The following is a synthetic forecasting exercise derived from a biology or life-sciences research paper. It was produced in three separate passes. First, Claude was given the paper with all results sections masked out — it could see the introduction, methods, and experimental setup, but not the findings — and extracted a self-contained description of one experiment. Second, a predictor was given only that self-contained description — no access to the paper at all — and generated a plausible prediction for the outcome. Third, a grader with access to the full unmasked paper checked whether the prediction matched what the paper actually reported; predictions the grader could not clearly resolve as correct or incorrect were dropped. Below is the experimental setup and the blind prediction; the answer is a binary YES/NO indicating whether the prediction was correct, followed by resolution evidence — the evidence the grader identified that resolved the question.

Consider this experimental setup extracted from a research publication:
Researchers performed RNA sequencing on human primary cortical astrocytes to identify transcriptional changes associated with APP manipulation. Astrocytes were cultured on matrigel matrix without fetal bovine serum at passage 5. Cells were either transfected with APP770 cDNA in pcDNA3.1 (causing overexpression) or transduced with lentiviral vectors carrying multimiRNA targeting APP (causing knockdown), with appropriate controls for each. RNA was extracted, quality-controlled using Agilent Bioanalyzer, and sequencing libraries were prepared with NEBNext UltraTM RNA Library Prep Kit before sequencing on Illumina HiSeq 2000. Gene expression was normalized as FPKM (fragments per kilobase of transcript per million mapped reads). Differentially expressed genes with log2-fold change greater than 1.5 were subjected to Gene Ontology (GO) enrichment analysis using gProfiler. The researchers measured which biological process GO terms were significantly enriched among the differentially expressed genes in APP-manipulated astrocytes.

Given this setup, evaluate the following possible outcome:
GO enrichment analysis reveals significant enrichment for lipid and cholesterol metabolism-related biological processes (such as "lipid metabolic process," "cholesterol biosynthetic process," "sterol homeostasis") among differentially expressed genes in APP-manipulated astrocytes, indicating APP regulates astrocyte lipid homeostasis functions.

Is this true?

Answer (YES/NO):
=-=-=
Across the entries above, find each line with the word "among" and please copy it out.

Researchers performed RNA sequencing on human primary cortical astrocytes to identify transcriptional changes associated with APP manipulation. Astrocytes were cultured on matrigel matrix without fetal bovine serum at passage 5. Cells were either transfected with APP770 cDNA in pcDNA3.1 (causing overexpression) or transduced with lentiviral vectors carrying multimiRNA targeting APP (causing knockdown), with appropriate controls for each. RNA was extracted, quality-controlled using Agilent Bioanalyzer, and sequencing libraries were prepared with NEBNext UltraTM RNA Library Prep Kit before sequencing on Illumina HiSeq 2000. Gene expression was normalized as FPKM (fragments per kilobase of transcript per million mapped reads). Differentially expressed genes with log2-fold change greater than 1.5 were subjected to Gene Ontology (GO) enrichment analysis using gProfiler. The researchers measured which biological process GO terms were significantly enriched among the differentially expressed genes in APP-manipulated astrocytes.
GO enrichment analysis reveals significant enrichment for lipid and cholesterol metabolism-related biological processes (such as "lipid metabolic process," "cholesterol biosynthetic process," "sterol homeostasis") among differentially expressed genes in APP-manipulated astrocytes, indicating APP regulates astrocyte lipid homeostasis functions.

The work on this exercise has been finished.